Musical transit bandits assault shared spaces everywhere

Jennifer Berry

They hop on subway cars and buses when you least expect it. They seem unassuming until they get a little closer and your eardrums are viciously accosted. They wield weapons of auditory assault so rude, so imposing, you do nothing but sit dumbfounded, vacillating between total shock and sheer outrage.

Dirty looks and exasperated side-eyed glances are shot and fired. You share knowing glances with fellow commuters, as if to say, ‘The nerve, right?’ You hope these loud, musically inclined miscreants will notice your utter disdain, wake up as if from a deeply rude trance, and plug their Beats by Dre in.

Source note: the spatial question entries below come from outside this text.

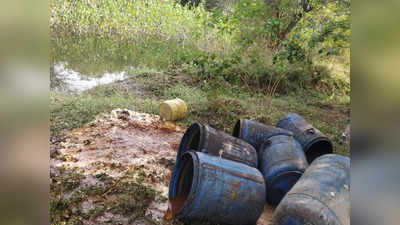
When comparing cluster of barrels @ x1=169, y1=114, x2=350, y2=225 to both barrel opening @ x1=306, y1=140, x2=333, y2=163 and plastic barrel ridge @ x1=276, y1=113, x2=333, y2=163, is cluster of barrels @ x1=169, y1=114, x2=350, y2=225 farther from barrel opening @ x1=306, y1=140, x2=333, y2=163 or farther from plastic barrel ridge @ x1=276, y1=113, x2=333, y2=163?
barrel opening @ x1=306, y1=140, x2=333, y2=163

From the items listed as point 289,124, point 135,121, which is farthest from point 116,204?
point 289,124

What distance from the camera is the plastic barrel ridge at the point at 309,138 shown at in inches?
137

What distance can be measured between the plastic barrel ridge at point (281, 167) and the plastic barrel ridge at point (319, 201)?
381mm

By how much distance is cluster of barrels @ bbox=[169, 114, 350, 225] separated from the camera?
1.98m

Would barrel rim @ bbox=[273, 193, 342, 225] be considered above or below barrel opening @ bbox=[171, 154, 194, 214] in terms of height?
above

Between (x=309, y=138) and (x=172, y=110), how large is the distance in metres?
2.13

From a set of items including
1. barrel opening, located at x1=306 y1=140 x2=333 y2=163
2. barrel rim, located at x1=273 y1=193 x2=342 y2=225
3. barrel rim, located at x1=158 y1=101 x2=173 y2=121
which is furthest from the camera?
barrel rim, located at x1=158 y1=101 x2=173 y2=121

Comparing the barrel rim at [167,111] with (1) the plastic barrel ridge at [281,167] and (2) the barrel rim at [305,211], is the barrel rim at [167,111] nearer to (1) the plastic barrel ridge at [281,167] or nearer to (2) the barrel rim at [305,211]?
(1) the plastic barrel ridge at [281,167]

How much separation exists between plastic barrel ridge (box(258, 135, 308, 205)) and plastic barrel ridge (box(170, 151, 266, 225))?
0.44 metres

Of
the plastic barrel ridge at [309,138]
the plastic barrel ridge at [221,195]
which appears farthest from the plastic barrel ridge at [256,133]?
the plastic barrel ridge at [221,195]

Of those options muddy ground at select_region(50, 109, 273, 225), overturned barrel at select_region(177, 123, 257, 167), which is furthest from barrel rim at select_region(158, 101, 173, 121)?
overturned barrel at select_region(177, 123, 257, 167)

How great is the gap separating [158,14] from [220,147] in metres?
6.22

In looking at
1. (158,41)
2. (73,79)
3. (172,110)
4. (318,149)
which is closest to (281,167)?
(318,149)

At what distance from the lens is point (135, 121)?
448cm
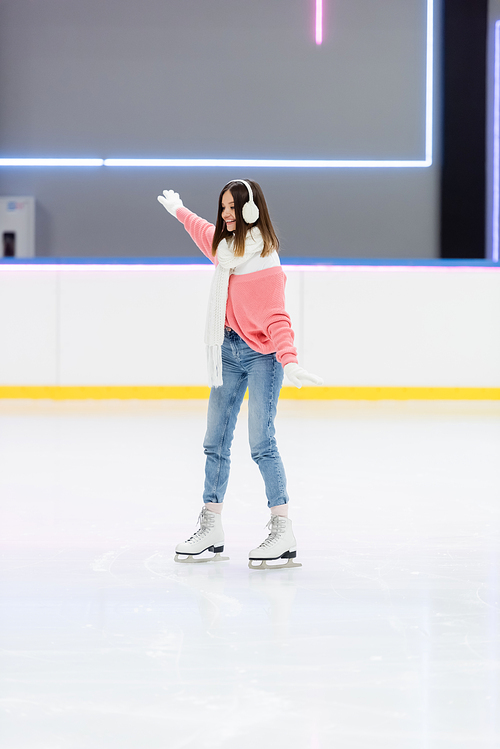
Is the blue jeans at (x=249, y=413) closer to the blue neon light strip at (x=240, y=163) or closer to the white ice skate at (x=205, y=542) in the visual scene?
the white ice skate at (x=205, y=542)

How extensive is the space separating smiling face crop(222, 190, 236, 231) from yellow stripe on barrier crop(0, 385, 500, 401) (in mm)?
4316

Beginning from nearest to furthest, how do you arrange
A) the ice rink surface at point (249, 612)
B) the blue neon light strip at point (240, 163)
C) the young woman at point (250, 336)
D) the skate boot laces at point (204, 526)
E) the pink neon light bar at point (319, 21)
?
the ice rink surface at point (249, 612) < the young woman at point (250, 336) < the skate boot laces at point (204, 526) < the pink neon light bar at point (319, 21) < the blue neon light strip at point (240, 163)

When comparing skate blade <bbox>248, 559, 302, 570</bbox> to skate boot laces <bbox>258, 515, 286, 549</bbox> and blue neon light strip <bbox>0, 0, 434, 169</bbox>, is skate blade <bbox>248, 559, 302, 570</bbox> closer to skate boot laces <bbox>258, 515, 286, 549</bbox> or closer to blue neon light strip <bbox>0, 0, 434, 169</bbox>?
skate boot laces <bbox>258, 515, 286, 549</bbox>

But the realization never comes. They stare ahead, defiant, and you’re stuck for another 17 stops in audio purgatory. These music-blasting bandits are going sans headphones, force-feeding their musical preferences onto unsuspecting transit riders­­­. And they must be stopped.

At first, I thought it was my real age rearing its mature head. Was my chronological 32 years betraying my youthful joie de vivre? I like Justin Bieber! I know how to use (most of) the latest vernacular! Why did this particular behaviour grate so violently on each of my last nerves? Was this seemingly new trend merely a sign of the times? Am I just behind?

Ultimately, the age argument doesn’t hold up because the assailants in these musical drive-by’s aren’t just young rabble-rousers, but men and women of all different ages and stripes. Just last week, a middle aged man plunked down on the subway and proceeded to blast non-descript beats from a poor quality device as pillowy headphones dangled from his knapsack, the useless appendages begging to be deployed.

And it’s not simply that my taste in music varies wildly from many of these public transit audio bandits, it’s the utter disregard for other people’s space that gets me. Could this behaviour be anymore outrageously rude? What possesses people to force dozens of strangers to endure their particular musical tastes?

The act of blaring music in public is not brand new but its motivations have changed. In the late 1970s, tunes were pouring out of portable stereos called boomboxes. This was largely a cultural behaviour associated with urban communities, which eventually gave birth to the term “ghetto blaster.” While boomboxes were ultimately banned from public places in most cities, they’re arguably an inextricable part of the history of hip-hop culture.

The current headphone-free trend is less a rebellious cultural message than it is a disregard for personal space, an utter lack of manners. Some argue it is a by-product of advances in technology that has blurred the distinction between public and private.
Smartphones and social media have made it possible to broadcast our every move to whoever cares. They allow for us to connect to people, places, and experiences without ever leaving our homes, while noise-cancelling headphones can create pods of solitude in the most bustling crowds.
And the crossover between public and private has seemingly caused some people to lose their sense of what’s appropriate and how to be considerate of other people’s needs.
Are we noise-policing naysayers with old fashioned ideas about manners? No. Regardless of age, having at minimum polite consideration for others – and their eardrums – in shared spaces is timeless.